Sources of Animals Used in Research
Advertisements in science journals, specialized catalogs, and websites promote mice, rats, dogs, cats, primates, and a host of other animals bred or genetically engineered for whatever the researchers need. Along with cages, specialized equipment and food, unfortunately, animals in research labs are viewed as lab resources and tools to acquire data, rather than the unique animals with personalities that they really are.
Generally, animals used in research are the result of years of selective breeding, which ensures that they share a common genetic background, making them uniform in size and other characteristics. Most purpose-bred animals are young and small in size. Researchers may obtain purpose-bred animals through animal breeders and biological supply houses, known as Class A dealers. Genetically engineered mice and rats—animals that have, through gene manipulation, been bred to have or lack certain characteristics—are also available.
Often, researchers raise their own animal subjects in breeding colonies on the laboratory’s premises.
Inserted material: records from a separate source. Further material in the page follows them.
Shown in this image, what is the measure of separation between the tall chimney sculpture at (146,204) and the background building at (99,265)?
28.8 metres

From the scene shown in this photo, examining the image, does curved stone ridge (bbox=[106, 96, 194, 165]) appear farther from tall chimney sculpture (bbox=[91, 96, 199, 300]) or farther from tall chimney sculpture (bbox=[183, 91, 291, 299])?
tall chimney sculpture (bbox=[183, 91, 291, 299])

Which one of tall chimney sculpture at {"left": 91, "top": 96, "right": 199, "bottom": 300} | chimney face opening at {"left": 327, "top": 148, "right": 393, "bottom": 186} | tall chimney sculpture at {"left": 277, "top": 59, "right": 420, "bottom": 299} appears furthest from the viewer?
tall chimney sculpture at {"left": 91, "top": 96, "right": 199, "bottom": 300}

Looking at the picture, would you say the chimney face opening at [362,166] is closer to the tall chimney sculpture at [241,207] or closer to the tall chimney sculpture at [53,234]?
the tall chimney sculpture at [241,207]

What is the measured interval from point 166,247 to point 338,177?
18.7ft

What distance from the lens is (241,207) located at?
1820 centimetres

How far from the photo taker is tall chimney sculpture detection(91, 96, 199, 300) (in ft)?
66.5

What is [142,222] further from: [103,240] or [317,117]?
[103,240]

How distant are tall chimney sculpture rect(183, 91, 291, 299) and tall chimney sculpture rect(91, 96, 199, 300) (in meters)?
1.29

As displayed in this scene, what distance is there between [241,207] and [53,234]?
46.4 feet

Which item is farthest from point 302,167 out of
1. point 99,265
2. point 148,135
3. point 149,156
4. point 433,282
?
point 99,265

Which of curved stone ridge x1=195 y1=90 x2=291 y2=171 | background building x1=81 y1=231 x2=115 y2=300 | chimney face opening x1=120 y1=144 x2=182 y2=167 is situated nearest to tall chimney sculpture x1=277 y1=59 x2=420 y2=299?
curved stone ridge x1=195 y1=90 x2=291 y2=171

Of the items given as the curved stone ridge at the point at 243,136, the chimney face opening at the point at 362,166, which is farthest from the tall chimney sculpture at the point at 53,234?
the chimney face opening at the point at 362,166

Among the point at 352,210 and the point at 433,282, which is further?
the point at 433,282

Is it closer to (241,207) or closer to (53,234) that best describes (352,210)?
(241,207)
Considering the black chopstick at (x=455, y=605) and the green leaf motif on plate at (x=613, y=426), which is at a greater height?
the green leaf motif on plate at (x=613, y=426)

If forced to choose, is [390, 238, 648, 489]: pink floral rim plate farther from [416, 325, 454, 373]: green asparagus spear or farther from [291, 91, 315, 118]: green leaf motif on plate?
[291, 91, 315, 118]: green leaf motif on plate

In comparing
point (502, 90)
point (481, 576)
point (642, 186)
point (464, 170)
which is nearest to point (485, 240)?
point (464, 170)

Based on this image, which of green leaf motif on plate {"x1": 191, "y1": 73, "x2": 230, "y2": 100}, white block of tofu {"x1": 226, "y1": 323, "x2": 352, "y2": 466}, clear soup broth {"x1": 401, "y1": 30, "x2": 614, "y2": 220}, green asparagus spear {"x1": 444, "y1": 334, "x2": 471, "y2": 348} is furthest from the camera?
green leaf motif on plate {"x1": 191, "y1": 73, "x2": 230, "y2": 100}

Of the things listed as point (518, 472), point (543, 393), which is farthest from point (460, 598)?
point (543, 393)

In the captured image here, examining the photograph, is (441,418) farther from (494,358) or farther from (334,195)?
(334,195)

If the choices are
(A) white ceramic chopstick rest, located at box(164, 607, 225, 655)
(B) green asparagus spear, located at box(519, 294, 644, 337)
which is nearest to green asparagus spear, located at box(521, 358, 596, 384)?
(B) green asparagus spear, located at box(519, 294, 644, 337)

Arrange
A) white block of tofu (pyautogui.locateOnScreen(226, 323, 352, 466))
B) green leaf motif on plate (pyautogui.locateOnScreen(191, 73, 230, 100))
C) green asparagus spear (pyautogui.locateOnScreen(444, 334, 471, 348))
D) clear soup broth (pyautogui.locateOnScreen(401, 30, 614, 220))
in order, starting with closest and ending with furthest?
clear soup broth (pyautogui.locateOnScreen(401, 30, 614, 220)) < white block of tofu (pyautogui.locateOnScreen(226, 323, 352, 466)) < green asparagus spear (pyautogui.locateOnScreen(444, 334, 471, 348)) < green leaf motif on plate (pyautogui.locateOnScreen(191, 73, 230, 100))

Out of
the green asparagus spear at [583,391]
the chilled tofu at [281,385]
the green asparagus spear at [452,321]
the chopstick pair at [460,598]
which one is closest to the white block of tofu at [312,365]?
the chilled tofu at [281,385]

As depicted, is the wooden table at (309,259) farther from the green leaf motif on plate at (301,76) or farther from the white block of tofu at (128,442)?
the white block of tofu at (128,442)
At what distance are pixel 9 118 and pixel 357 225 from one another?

Some research institutions, such as Johns Hopkins University, have so many mice and rats available for research that the main housing unit for these rodents is almost the size of a football field.
Where certain research projects demand genetically diverse animal subjects, researchers often turn to the local pound. By law, in some states and communities, researchers are allowed to procure animals from pounds for research purposes. These “random source” animals are usually former companion animals who are lost, abandoned or homeless. However, some municipalities and states, responding to the concerns of animal advocates like NAVS, have enacted pound seizure laws, which prohibit researchers from taking animals from pounds and shelters. In such cases, researchers turn to Class B dealers, who turn a profit by selling animals they have acquired from their owners, from pounds, auctions, and from other dealers to sell for research purposes.